▸ **Excerpt provided**
============================================================
GiftLaw Note: Taxpayer created during his life Private Foundation ("PF"), whose purpose was to make educational grants to students pursuing graduate studies overseas. Taxpayer planned to further fund PF at his death with assets from his estate. Taxpayer's estate consisted primarily of shares of stock in a publicly traded corporation and a personal holding company, which owned shares of stock in the same corporation. Both of these assets were held by an irrevocable trust. PF and Taxpayer's grandchildren are the beneficiaries of the irrevocable trust.

Taxpayer died recently, and thus PF and Taxpayer's grandchildren anticipated the receipt of their respective share of the estate. However, a disagreement developed between PF and the grandchildren, and several lawsuits were filed. In an effort to resolve the dispute, PF and the grandchildren entered into a settlement agreement. The settlement agreement would allocate 80% of the trust to PF and 20% to the grandchildren. PF believed the settlement would help it avoid costly litigation, and help it achieve its charitable purposes by providing it with liquidity.

PF requests a ruling that the settlement agreement with the grandchildren will not be an act of self-dealing under Sec. 4941.

Sec. 4941 imposes a tax on each act of self-dealing between a disqualified person and a private foundation. Self-dealing means any direct or indirect sale or exchange of property between a private foundation and a disqualified person. Sec. 4946 provides that the spouse, ancestors, children, and grandchildren of a substantial contributor to a private foundation are disqualified persons.

The Service found that Taxpayer's grandchildren are disqualified persons with respect to PF under Sec. 4946. Thus, the settlement agreement between the two parties constituted an act of self-dealing. However, Treasury Regulation Section 53.4941(d)-1(b)(3) provides an exception to indirect self-dealing for transactions that involve a private foundation's expectancy or interest in property. The regulation requires the trustee to have the power of sale or the power to allocate the property, the settlement agreement be approved by a probate court, and the private foundation to receive an asset at least as liquid as the one it gave up. After a detailed analysis of the regulation, the Service ruled that the exception to self-dealing had been met. Therefore, the settlement agreement between PF and the disqualified grandchildren would not be an act of self-dealing under Sec. 4941.

Dear Sir or Madam:

This is in response to M's request for certain rulings as supplemented and amended under sections 501(c)(3), 4941 and 4945 of the Internal Revenue Code submitted by M's legal representative. M has requested certain rulings that the terms of a settlement agreement between M and certain interested parties will not constitute acts of self-dealing as described in section 4941 of the Code and result in taxable expenditures under section 4945.
============================================================
Entries from a data source
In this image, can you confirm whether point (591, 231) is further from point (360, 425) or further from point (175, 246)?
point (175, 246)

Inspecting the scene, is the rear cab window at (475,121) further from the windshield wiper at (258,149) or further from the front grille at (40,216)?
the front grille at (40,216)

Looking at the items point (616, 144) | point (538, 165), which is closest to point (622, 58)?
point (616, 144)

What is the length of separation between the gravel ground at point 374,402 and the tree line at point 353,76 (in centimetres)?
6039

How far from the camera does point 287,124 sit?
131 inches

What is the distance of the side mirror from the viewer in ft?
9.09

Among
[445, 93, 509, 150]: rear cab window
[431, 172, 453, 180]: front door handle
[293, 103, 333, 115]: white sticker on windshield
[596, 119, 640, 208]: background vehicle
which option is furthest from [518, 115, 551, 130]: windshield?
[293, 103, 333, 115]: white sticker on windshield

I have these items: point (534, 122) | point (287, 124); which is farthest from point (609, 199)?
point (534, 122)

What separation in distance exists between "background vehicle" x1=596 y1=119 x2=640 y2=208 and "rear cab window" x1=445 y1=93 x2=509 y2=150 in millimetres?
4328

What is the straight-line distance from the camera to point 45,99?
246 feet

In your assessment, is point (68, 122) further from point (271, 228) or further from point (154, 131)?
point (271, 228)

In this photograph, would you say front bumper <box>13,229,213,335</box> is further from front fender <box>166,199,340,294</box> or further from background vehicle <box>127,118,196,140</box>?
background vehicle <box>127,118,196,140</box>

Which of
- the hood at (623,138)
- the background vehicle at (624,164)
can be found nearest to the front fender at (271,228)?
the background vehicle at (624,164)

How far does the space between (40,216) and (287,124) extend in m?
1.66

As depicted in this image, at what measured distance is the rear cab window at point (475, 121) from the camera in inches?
============================================================
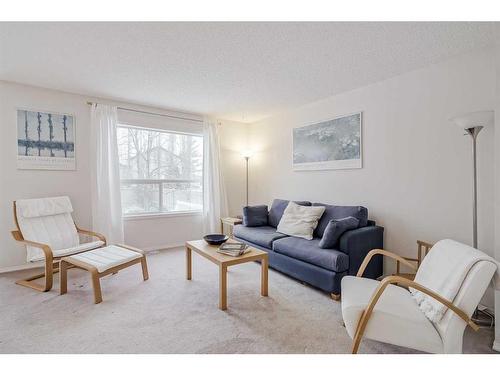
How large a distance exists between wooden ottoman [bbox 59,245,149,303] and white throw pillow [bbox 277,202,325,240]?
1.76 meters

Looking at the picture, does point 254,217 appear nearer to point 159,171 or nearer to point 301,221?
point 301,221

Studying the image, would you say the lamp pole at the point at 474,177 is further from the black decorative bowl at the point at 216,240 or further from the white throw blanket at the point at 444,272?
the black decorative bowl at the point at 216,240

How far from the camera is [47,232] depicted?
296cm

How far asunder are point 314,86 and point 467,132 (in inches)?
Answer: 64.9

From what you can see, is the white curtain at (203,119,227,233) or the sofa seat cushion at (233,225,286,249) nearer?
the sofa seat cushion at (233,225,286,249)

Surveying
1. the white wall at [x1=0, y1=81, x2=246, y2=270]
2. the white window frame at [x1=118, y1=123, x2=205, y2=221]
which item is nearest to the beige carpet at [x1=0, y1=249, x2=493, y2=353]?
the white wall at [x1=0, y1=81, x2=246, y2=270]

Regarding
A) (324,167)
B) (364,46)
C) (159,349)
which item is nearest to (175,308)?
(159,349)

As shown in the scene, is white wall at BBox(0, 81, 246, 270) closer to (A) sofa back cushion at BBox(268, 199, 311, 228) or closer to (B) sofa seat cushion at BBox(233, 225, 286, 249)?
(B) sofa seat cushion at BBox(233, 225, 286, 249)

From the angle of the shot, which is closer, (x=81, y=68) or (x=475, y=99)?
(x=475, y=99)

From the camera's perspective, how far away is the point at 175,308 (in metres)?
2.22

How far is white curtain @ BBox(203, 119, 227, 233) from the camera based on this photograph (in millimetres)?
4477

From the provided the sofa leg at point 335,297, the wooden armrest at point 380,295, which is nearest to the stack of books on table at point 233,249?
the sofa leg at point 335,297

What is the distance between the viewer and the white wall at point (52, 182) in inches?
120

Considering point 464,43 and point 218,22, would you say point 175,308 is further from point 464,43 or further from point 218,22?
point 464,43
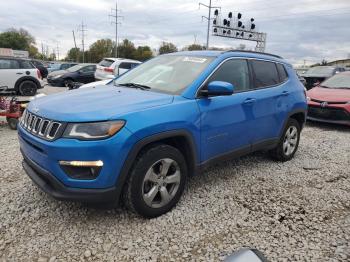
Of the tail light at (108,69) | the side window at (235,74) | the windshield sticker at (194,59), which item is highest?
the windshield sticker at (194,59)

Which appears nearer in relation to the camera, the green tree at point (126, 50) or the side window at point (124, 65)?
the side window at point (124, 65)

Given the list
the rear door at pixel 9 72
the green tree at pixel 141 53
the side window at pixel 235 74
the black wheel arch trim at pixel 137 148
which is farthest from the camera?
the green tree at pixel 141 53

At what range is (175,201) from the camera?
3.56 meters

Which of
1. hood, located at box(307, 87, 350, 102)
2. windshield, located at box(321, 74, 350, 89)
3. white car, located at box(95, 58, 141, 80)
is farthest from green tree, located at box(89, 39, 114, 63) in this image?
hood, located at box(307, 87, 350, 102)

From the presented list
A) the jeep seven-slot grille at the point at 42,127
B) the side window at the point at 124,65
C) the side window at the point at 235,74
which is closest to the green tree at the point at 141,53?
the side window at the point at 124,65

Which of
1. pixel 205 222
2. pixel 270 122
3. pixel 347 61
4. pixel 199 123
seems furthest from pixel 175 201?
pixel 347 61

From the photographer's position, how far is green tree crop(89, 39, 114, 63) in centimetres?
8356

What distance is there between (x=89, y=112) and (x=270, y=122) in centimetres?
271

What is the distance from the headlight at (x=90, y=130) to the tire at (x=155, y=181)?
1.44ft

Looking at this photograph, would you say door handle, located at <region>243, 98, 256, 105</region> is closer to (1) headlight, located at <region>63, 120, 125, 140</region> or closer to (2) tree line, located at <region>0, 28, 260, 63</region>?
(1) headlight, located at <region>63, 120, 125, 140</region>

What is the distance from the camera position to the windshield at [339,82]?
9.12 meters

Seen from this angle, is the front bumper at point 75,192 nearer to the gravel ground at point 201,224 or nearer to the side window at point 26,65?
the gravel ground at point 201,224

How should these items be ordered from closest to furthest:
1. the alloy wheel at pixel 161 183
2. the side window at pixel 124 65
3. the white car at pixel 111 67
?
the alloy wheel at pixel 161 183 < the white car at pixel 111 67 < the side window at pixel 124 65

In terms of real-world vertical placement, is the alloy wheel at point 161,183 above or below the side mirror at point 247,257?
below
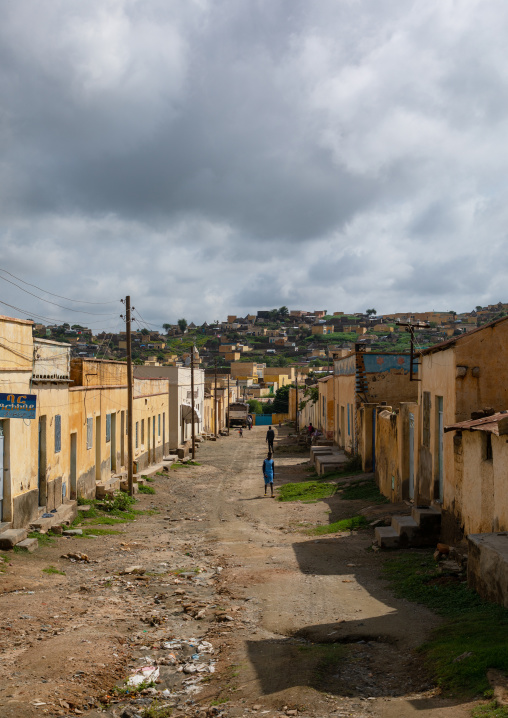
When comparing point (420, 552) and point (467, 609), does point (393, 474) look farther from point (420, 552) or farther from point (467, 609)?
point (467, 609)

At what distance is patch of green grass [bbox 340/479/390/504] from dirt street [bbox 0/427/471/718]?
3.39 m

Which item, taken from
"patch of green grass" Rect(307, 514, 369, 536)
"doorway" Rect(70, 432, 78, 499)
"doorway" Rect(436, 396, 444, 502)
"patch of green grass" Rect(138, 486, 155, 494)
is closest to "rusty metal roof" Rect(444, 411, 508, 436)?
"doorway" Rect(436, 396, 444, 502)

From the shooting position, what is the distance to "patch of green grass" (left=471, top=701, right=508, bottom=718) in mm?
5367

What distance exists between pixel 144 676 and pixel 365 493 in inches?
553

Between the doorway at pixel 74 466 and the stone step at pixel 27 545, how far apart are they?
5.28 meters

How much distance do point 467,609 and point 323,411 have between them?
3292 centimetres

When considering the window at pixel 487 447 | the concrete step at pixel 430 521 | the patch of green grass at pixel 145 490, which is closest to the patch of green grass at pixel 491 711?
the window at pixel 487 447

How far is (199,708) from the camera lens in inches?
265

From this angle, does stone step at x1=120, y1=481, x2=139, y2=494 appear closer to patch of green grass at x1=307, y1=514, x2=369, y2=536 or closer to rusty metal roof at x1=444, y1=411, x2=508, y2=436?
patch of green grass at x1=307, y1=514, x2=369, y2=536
============================================================
▸ **What to work on**
Print the passage on the private foundation settlement verbatim, from "Dear Sir or" down to "under section 4945.". These entries have no connection to the passage on the private foundation settlement.

▸ **Solved exercise**
Dear Sir or Madam:

This is in response to M's request for certain rulings as supplemented and amended under sections 501(c)(3), 4941 and 4945 of the Internal Revenue Code submitted by M's legal representative. M has requested certain rulings that the terms of a settlement agreement between M and certain interested parties will not constitute acts of self-dealing as described in section 4941 of the Code and result in taxable expenditures under section 4945.